Oleh: Dr. Azharsyah Ibrahim, SE.Ak., M.S.O.M.
Dosen Prodi Perbankan Syariah, Fakultas Ekonomi dan Bisnis Islam, Universitas Islam Negeri Ar-Raniry Banda Aceh
Dalam program ‘Kalam Ramadhan RRI Pro 1’ hari Selasa tanggal 19 April 2022 yang lalu, ada materi yang menarik dibicarakan terkait beberapa akad ekonomi Islam yang sering dipraktikkan masyarakat dalam kehidupan sehari-hari, termasuk juga oleh lembaga keuangan syariah (LKS). Salah satunya adalah akad murabahah karena berkaitan dengan anggapan masyarakat terhadap bank syariah. Umumnya, ketika masyarakat mempersepsikan bank syariah mereka merujuk kepada praktik bank syariah terhadap akad murabahah ini. Hal ini wajar karena, menurut data dari OJK,sampai akhir 2021 akad ini mengambil porsi 46,22% dari keseluruhan pembiayaan perbankan syariah dan menyasar sektor awam yaitu rumah tangga (konsumsi). Karenanya, bagi masyarakat awam bentuk transaksi dengan akad ini menentukan syariah tidaknya bank syariah dalam pemahaman awam.
Tentunya pemahaman seperti ini tidak sepenuhnya keliru, walaupun juga tidak bisa dibenarkan. Dalam ekonomi Islam, murabahah tergolong ke dalam akad jual beli dan sangat sering dipraktikkan di pasar-pasar dalam bentuk jual beli biasa, dimana penjual mengambil sejumlah keuntungan dari barang yang dijualnya. Pembeli pun biasanya sudah paham bahwa harga barang yang dibelinya itu sudah termasuk keuntungan kepada penjual. Akad ini menekankan mengenai harga jual dan keuntungan yang disepakati oleh para pihak, baik itu penjual atau pembeli. Selain itu, jumlah dan jenis produknya diperjelas secara detail. Nantinya, produk akan diserahkan kepada nasabah begitu akad jual-beli tersebut diselesaikan. Pembayaran untuk jual-beli dengan akad murabahah dapat dilakukan baik secara cicilan maupun tunai.
Lalu, bagaimana praktiknya dalam konteks bank syariah selama ini? Dalam pembicaraan ringan di warung-warung kopi, masih saja terdengar celotehan bahwa bank syariah sama saja dengan bank konvensional, bahkan ada yang menyebutkan hanya ganti ‘bungkusan’ saja, sedangkan produknya tetap sama. Apakah benar seperti itu? Ketika kita telusuri lebih lanjut, ternyata mereka merujuk kepada satu jenis produk saja, yaitu pembiayaan murabahah yang dipraktikkan di salah satu bank syariah. Terlepas dari itu, di antara beberapa penyebab yang memicu anggapan tersebut adalah pola jual beli yang berbentuk seperti pinjam uang, jumlah persentase margin yang sama dengan bunga, pengenaan ‘penalti’ pada pelunasan dipercepat, harga jual yang dianggap lebih tinggi dari bank konvensional, dan beberapa faktor lain yang berasal dari internal dan eksternal yang tidak kita bahas di sini. Mari telisik satu per satu.

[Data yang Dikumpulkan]

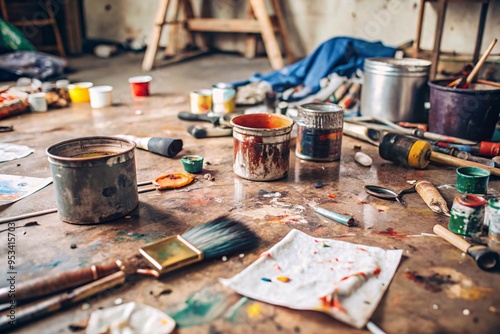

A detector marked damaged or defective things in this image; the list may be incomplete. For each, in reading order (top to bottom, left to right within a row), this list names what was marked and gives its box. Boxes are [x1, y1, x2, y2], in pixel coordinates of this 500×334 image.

rusty paint can [188, 89, 211, 114]
rusty paint can [211, 82, 234, 115]
rusty paint can [232, 113, 294, 181]
rusty paint can [296, 103, 344, 162]
rusty paint can [46, 136, 139, 224]
rusty paint can [450, 194, 484, 236]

TUGAS YANG DIKERJAKAN:
1. Apakah pernyataan (a), (b), dan (c) sesuai dengan teks tentang akad murabahah? Jawab ya atau tidak untuk masing-masing, lalu kutip kata-kata penentunya dari teks. (a) Sampai akhir 2021, akad murabahah mengambil porsi 46,22% dari keseluruhan pembiayaan perbankan syariah. (b) Pembayaran jual beli dengan akad murabahah hanya dapat dilakukan secara tunai. (c) Program ‘Kalam Ramadhan RRI Pro 1’ yang disebut dalam teks berlangsung pada hari Selasa tanggal 19 April 2022.
2. Menurut teks tentang akad murabahah, dalam ekonomi Islam murabahah tergolong ke dalam akad apa?
3. Sambung teks tentang akad murabahah mulai dari titik terakhirnya.
Baris-baris data tidak diperlukan untuk mengerjakan tugas.

JAWABAN LATIHAN:
1.
(a) Ya: "sampai akhir 2021 akad ini mengambil porsi 46,22% dari keseluruhan pembiayaan perbankan syariah"
(b) Tidak: "Pembayaran untuk jual-beli dengan akad murabahah dapat dilakukan baik secara cicilan maupun tunai."
(c) Ya: "hari Selasa tanggal 19 April 2022"

2. Murabahah tergolong ke dalam akad jual beli.

3.
Pertama, masalah jual beli yang terasa seperti meminjam uang. Pembiayaan dengan akad murabahah biasanya berawal ketika seorang nasabah menginginkan barang-barang tertentu seperti rumah, mobil, sepeda motor, dan lain-lain, tetapi belum mempunyai cukup uang untuk membelinya saat itu. Dalam kondisi demikian, nasabah tersebut dapat mendatangi bank syariah untuk mendapatkan pembiayaan yang diinginkan dengan cicilan pembayaran dalam jangka waktu yang disepakati. Pihak bank kemudian membuat akad yang berisi jumlah pembiayaan, harga jual, keuntungan, cicilan per bulan, jangka waktu cicilan, dan lain-lain. Setelah kedua pihak setuju, bank seharusnya menyerahkan jenis barang yang diinginkan oleh nasabah tersebut secara langsung.
Dalam praktiknya, sebagian bank syariah tidak melakukan seperti itu, tetapi mereka menyerahkan sejumlah uang kepada nasabah untuk mencari/membeli sendiri barang-barang yang diinginkan tersebut dengan menggunakan akad wakalah. Artinya bank mewakilkan pembelian barang-barang ini kepada nasabah, dan biasanya tidak lagi memastikan lebih jauh apakah nasabah melaksanakan pembelian atau tidak. Teknis pelaksanaan akad seperti ini secara sekilas terlihat mirip dengan sistem kredit pada perbankan konvensional. Secara konsep, teknis seperti ini tidak bisa dikatakan keliru karena sesuai dengan beberapa fatwa DSN tentang murabahah.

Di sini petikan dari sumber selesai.